--- Objective ---
Copy out, word for word, the items that start at the line containing "In this image, how" and end at the line containing "the spectator in stands at [277,35] →", with both of those lines included.

###

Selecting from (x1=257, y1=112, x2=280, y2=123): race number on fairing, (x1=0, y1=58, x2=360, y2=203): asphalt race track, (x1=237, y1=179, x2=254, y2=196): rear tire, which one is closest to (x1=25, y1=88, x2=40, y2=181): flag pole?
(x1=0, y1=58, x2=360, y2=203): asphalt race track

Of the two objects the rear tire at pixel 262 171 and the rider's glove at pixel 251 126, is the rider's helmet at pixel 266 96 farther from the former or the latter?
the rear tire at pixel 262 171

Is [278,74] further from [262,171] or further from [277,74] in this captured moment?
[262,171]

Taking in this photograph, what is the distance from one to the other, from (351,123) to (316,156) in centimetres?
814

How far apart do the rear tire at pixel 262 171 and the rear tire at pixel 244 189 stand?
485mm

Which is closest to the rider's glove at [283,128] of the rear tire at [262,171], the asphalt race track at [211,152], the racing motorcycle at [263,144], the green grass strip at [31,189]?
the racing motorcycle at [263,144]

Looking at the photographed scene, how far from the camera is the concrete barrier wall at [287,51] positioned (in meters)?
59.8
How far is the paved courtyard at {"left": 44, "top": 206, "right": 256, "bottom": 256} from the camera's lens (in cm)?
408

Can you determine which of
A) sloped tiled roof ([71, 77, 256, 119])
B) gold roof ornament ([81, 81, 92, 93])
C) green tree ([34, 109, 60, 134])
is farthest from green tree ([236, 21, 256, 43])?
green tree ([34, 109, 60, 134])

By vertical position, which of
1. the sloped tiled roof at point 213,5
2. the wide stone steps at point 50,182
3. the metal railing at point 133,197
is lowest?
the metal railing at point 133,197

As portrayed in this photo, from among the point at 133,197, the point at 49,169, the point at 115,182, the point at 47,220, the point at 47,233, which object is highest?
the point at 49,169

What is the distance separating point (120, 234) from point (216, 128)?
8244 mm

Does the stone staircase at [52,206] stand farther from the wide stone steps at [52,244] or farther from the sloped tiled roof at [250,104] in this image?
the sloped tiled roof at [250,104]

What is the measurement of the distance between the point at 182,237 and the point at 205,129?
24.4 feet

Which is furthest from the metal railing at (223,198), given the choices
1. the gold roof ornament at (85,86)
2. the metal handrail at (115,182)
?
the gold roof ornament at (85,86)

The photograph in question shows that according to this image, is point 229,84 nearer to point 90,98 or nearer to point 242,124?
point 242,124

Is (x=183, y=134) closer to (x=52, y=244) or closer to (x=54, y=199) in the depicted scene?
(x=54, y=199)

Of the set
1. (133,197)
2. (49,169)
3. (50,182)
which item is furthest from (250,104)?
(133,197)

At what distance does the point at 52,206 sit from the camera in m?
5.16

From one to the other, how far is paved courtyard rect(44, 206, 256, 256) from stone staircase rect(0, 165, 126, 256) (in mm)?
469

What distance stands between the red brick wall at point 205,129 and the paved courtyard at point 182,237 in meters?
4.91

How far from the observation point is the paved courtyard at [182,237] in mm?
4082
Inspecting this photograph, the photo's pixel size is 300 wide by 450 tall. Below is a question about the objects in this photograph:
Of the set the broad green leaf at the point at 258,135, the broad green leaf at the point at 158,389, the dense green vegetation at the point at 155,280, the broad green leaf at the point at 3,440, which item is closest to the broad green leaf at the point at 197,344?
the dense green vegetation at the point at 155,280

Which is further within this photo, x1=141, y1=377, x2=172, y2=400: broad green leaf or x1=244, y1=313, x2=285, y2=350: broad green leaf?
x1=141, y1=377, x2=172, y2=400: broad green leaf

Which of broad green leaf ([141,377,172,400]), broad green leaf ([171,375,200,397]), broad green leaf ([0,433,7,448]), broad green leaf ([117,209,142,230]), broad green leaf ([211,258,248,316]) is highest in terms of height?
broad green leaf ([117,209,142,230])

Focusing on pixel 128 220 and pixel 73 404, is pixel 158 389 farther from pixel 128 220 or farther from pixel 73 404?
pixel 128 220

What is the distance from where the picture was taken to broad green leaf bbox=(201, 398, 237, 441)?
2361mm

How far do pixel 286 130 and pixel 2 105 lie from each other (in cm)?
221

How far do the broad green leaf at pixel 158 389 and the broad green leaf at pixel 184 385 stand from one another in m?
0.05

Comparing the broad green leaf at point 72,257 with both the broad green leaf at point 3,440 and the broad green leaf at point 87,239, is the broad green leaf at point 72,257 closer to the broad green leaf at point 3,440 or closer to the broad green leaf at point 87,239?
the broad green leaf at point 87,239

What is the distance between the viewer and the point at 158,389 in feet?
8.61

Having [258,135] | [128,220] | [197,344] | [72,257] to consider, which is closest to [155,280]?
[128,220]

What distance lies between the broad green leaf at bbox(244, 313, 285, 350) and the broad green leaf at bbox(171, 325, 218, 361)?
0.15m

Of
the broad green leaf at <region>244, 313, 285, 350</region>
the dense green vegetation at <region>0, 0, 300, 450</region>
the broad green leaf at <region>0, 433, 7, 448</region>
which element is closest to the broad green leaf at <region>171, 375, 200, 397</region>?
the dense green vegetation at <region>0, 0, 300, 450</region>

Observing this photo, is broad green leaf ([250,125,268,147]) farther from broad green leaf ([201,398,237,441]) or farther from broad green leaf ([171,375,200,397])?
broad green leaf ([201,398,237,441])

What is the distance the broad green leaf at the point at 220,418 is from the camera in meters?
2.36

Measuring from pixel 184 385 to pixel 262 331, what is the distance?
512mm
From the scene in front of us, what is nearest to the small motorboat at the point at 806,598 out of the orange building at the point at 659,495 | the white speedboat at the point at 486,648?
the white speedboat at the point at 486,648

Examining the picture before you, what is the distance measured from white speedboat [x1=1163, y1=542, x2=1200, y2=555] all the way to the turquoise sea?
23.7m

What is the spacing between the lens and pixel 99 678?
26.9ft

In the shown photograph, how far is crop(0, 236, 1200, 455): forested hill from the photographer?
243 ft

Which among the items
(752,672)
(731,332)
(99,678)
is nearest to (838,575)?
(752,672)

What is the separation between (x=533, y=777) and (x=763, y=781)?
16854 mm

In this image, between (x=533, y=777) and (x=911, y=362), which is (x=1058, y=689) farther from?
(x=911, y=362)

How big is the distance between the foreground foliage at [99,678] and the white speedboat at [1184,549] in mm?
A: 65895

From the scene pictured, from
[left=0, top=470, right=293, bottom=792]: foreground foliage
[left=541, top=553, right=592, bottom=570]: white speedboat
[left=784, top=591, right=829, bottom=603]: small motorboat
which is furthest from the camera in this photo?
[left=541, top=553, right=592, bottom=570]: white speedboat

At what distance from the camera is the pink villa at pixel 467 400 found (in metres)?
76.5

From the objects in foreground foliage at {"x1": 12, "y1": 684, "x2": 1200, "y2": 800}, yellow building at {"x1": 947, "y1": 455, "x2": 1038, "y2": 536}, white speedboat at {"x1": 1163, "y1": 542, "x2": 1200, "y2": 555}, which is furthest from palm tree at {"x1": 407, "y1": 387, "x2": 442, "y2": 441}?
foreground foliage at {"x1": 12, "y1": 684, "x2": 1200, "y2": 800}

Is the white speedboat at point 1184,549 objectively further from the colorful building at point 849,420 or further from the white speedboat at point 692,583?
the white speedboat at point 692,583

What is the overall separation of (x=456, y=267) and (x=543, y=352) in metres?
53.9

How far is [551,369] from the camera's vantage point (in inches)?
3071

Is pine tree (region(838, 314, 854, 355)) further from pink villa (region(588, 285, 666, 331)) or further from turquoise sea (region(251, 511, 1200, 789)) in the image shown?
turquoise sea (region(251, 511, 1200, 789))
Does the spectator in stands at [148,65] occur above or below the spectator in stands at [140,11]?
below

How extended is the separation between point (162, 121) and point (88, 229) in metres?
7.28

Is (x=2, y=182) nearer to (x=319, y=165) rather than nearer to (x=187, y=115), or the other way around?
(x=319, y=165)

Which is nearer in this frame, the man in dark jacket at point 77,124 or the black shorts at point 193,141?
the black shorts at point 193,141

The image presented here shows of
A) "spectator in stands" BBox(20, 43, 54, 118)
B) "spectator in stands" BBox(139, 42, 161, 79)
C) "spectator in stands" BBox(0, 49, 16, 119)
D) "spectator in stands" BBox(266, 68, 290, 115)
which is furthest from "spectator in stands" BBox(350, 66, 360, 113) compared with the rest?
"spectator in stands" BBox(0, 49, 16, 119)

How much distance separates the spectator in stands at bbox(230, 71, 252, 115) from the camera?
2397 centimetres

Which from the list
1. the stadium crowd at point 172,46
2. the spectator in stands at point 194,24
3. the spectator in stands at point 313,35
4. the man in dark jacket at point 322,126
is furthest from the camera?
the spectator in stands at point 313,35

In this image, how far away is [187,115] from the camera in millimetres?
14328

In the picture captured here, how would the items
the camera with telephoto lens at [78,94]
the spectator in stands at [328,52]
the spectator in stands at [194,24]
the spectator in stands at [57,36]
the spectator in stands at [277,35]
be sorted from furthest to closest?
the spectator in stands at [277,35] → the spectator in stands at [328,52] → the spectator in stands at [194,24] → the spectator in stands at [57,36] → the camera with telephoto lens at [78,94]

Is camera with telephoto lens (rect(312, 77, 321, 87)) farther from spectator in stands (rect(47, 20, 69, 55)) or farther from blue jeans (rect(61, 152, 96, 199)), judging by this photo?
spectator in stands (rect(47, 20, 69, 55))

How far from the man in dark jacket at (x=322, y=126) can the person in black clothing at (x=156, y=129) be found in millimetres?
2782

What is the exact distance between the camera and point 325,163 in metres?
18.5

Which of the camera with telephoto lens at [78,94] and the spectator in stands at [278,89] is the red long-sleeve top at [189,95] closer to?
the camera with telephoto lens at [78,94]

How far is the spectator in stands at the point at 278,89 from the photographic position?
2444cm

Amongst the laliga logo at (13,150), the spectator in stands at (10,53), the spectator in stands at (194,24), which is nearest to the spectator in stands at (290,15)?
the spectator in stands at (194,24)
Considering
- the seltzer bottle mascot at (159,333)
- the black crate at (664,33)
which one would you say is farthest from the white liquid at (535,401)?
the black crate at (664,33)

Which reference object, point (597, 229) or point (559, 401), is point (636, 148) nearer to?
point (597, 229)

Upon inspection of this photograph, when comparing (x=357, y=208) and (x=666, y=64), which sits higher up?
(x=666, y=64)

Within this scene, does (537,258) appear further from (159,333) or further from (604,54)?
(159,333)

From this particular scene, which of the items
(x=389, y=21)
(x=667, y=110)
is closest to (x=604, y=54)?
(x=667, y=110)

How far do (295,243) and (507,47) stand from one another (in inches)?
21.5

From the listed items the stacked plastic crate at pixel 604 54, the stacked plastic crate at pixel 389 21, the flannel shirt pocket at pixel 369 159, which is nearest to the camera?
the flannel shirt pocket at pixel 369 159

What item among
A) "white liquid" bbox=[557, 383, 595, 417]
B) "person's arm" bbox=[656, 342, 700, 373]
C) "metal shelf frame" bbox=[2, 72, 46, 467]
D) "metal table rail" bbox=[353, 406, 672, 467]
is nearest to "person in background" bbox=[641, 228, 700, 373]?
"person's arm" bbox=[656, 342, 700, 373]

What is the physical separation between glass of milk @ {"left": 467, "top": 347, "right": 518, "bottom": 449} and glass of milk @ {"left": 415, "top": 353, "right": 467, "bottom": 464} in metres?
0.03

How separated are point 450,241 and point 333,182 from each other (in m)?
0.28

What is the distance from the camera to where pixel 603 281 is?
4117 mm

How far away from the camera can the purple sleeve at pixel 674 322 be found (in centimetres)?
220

###

--- Solution to the problem ---
In this image, how far away is [187,115] from the camera in millimetres?
14328

In the picture captured here, how would the items
the camera with telephoto lens at [78,94]
the spectator in stands at [328,52]
the spectator in stands at [194,24]
the spectator in stands at [57,36]
the spectator in stands at [277,35]
be sorted from furthest to closest?
the spectator in stands at [277,35] → the spectator in stands at [328,52] → the spectator in stands at [194,24] → the spectator in stands at [57,36] → the camera with telephoto lens at [78,94]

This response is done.